• Requirement:
Repeat each record exactly as written, and drop any images.

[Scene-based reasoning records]

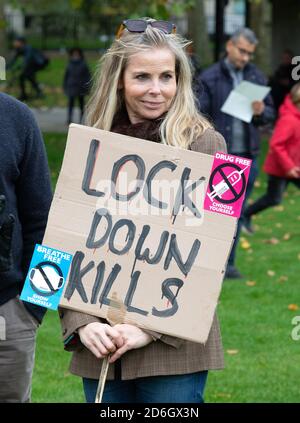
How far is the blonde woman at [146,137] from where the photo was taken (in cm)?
360

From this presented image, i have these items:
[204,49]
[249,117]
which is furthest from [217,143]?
[204,49]

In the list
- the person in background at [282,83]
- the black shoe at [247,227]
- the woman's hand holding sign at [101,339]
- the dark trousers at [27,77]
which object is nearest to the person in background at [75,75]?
the person in background at [282,83]

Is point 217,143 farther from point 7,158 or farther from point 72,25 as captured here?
point 72,25

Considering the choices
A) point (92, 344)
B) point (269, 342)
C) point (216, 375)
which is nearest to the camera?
point (92, 344)

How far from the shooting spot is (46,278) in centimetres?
363

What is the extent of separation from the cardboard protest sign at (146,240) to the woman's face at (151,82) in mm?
175

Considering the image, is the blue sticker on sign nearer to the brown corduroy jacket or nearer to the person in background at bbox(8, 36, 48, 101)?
the brown corduroy jacket

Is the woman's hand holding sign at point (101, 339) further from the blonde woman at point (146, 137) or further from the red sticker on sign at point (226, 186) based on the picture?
the red sticker on sign at point (226, 186)

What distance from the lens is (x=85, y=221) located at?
3.63 metres

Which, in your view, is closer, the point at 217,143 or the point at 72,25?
the point at 217,143

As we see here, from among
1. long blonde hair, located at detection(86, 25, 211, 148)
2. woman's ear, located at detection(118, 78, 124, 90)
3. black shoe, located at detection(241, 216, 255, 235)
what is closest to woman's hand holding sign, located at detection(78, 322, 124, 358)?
long blonde hair, located at detection(86, 25, 211, 148)

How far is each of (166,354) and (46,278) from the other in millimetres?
464

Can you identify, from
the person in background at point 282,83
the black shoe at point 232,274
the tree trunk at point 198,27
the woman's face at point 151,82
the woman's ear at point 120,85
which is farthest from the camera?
the tree trunk at point 198,27
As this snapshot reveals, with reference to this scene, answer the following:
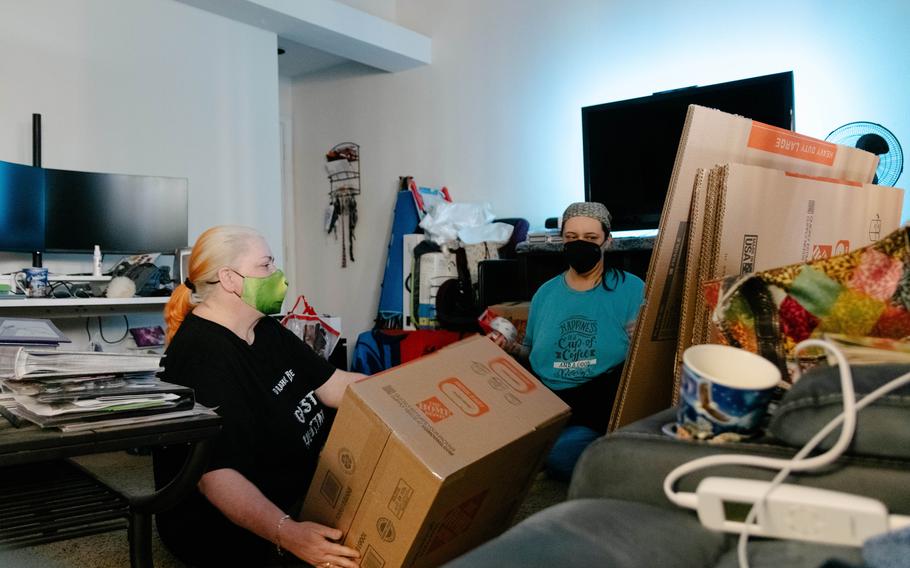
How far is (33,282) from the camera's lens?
355cm

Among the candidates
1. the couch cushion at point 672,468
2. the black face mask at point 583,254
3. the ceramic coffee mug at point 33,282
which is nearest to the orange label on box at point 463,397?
the couch cushion at point 672,468

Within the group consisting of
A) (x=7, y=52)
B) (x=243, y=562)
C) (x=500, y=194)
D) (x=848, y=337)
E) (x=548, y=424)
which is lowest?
(x=243, y=562)

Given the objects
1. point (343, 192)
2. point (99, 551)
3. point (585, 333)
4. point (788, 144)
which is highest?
point (343, 192)

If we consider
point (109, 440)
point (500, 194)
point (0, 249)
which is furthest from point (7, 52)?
point (109, 440)

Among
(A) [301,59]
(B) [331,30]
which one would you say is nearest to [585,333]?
(B) [331,30]

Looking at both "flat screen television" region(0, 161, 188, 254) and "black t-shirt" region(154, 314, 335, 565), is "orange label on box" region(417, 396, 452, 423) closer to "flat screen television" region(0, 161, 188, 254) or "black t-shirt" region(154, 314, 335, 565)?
"black t-shirt" region(154, 314, 335, 565)

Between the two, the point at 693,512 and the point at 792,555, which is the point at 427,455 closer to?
the point at 693,512

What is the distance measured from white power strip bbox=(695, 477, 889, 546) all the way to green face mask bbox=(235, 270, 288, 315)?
138cm

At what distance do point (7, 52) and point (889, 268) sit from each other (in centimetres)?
424

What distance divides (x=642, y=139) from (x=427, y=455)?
308 centimetres

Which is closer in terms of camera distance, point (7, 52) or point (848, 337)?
point (848, 337)

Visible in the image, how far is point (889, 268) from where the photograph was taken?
0.97 metres

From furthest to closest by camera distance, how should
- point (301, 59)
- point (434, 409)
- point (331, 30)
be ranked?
point (301, 59) → point (331, 30) → point (434, 409)

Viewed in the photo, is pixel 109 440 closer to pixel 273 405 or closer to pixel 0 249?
pixel 273 405
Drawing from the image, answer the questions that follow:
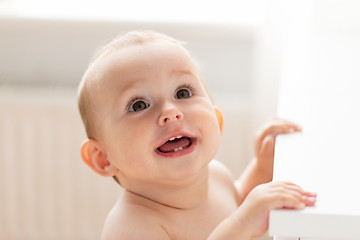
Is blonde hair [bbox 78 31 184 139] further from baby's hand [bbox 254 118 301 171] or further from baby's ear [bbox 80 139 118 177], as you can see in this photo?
baby's hand [bbox 254 118 301 171]

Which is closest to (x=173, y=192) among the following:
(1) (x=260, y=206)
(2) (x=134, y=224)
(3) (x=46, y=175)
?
(2) (x=134, y=224)

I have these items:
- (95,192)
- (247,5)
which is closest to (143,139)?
(95,192)

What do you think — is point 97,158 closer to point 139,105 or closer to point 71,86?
point 139,105

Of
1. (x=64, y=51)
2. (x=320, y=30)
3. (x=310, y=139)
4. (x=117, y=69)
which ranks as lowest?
(x=310, y=139)

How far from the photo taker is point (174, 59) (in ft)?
3.06

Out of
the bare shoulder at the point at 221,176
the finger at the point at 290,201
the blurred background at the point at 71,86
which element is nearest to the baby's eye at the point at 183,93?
the bare shoulder at the point at 221,176

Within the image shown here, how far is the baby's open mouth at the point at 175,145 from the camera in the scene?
87 centimetres

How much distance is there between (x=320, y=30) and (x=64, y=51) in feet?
2.96

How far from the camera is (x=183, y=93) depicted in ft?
3.07

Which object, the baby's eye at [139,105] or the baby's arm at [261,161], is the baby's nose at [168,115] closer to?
the baby's eye at [139,105]

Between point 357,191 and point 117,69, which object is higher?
point 117,69

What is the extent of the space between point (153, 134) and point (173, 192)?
0.52ft

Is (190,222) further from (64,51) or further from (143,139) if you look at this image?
(64,51)

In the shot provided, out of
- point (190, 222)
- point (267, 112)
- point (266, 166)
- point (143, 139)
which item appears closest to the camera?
point (143, 139)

• Final result:
How far is the blonde woman at [146,137] from where the photo was taken (in cm)?
360

From this presented image, i have these items:
[204,49]
[249,117]
which is furthest from [217,143]?
[204,49]

In the list
- the person in background at [282,83]
- the black shoe at [247,227]
- the woman's hand holding sign at [101,339]
- the dark trousers at [27,77]
which object is nearest to the person in background at [75,75]?
the person in background at [282,83]

Is point 217,143 farther from point 7,158 or farther from point 72,25 as captured here?
point 72,25

Considering the choices
A) point (92, 344)
B) point (269, 342)
C) point (216, 375)
which is nearest to the camera?
point (92, 344)

How far from the shooting spot is (46,278) in centimetres?
363

What is the extent of separation from the cardboard protest sign at (146,240) to the woman's face at (151,82) in mm?
175

Considering the image, is the blue sticker on sign nearer to the brown corduroy jacket or nearer to the person in background at bbox(8, 36, 48, 101)?
the brown corduroy jacket

Is the woman's hand holding sign at point (101, 339) further from the blonde woman at point (146, 137) or further from the red sticker on sign at point (226, 186) based on the picture?
the red sticker on sign at point (226, 186)

What distance from the lens is (x=85, y=221) located at?
3.63 metres

Which, in your view, is closer, the point at 217,143 or the point at 72,25?
the point at 217,143

As we see here, from among
1. long blonde hair, located at detection(86, 25, 211, 148)
2. woman's ear, located at detection(118, 78, 124, 90)
3. black shoe, located at detection(241, 216, 255, 235)
what is closest to woman's hand holding sign, located at detection(78, 322, 124, 358)?
long blonde hair, located at detection(86, 25, 211, 148)

How far is each of (166,354) and (46,278) from the other in millimetres?
464

Can you identify, from
the person in background at point 282,83
the black shoe at point 232,274
the tree trunk at point 198,27
the woman's face at point 151,82
the woman's ear at point 120,85
which is farthest from the camera?
the tree trunk at point 198,27
As this snapshot reveals, with reference to this scene, answer the following:
How far is (33,282) from the camera's lens?
355cm

Among the candidates
1. the couch cushion at point 672,468
2. the black face mask at point 583,254
3. the ceramic coffee mug at point 33,282
which is nearest to the orange label on box at point 463,397?
the couch cushion at point 672,468

Within the group consisting of
A) (x=7, y=52)
B) (x=243, y=562)
C) (x=500, y=194)
D) (x=848, y=337)
E) (x=548, y=424)
which is lowest?
(x=243, y=562)

Given the objects
1. point (343, 192)
2. point (99, 551)
3. point (585, 333)
4. point (788, 144)
which is highest?
point (343, 192)

If we consider
point (109, 440)
point (500, 194)
point (0, 249)
which is furthest from point (7, 52)?
point (109, 440)

Among
(A) [301,59]
(B) [331,30]
which one would you say is nearest to [585,333]?
(B) [331,30]

Looking at both "flat screen television" region(0, 161, 188, 254) and "black t-shirt" region(154, 314, 335, 565), is "orange label on box" region(417, 396, 452, 423) closer to "flat screen television" region(0, 161, 188, 254) or "black t-shirt" region(154, 314, 335, 565)?
"black t-shirt" region(154, 314, 335, 565)

Between the two, the point at 693,512 and the point at 792,555, which is the point at 427,455 closer to?
the point at 693,512

What is the distance measured from white power strip bbox=(695, 477, 889, 546) all the way to green face mask bbox=(235, 270, 288, 315)?
138cm

At what distance do point (7, 52) and point (889, 268) sit from each other (in centimetres)?
424

What distance divides (x=642, y=139) from (x=427, y=455)?
308 centimetres

Which is closer in terms of camera distance, point (7, 52) or point (848, 337)?
point (848, 337)

Visible in the image, how far is point (889, 268) from where the photograph was taken?
0.97 metres

From furthest to closest by camera distance, how should
- point (301, 59)
- point (434, 409)
- point (331, 30)
be ranked?
point (301, 59) → point (331, 30) → point (434, 409)

Viewed in the photo, is pixel 109 440 closer to pixel 273 405 or closer to pixel 0 249?
pixel 273 405
Drawing from the image, answer the questions that follow:
Is blonde hair [bbox 78 31 184 139] further from baby's hand [bbox 254 118 301 171] or further from baby's ear [bbox 80 139 118 177], as you can see in this photo?
baby's hand [bbox 254 118 301 171]

Which is closest to (x=173, y=192) among the following:
(1) (x=260, y=206)
(2) (x=134, y=224)
(3) (x=46, y=175)
?
(2) (x=134, y=224)

I have these items:
- (95,192)
- (247,5)
which is closest to (143,139)?
(95,192)

What do you think — is point 97,158 closer to point 139,105 or closer to point 71,86?
point 139,105

Of
1. (x=64, y=51)
2. (x=320, y=30)
3. (x=310, y=139)
4. (x=117, y=69)
which ranks as lowest?
(x=310, y=139)

How far from the photo taker is point (174, 59) (in ft)?
3.06

Out of
the bare shoulder at the point at 221,176
the finger at the point at 290,201
the blurred background at the point at 71,86
which element is nearest to the baby's eye at the point at 183,93?
the bare shoulder at the point at 221,176

Within the image shown here, how far is the baby's open mouth at the point at 175,145 from the camera in the scene?
87 centimetres

How much distance is there between (x=320, y=30) and (x=64, y=51) in feet?
2.96

How far from the camera is (x=183, y=93) depicted in ft?
3.07

Which object, the baby's eye at [139,105] or the baby's arm at [261,161], is the baby's nose at [168,115] closer to?
the baby's eye at [139,105]

Between point 357,191 and point 117,69, which object is higher?
point 117,69

What is the extent of the space between point (153, 134) and point (173, 192)?
0.52ft

Is (190,222) further from (64,51) or further from (143,139) if you look at this image?
(64,51)

In the shot provided, out of
- point (190, 222)
- point (267, 112)
- point (266, 166)
- point (143, 139)
which item appears closest to the camera?
point (143, 139)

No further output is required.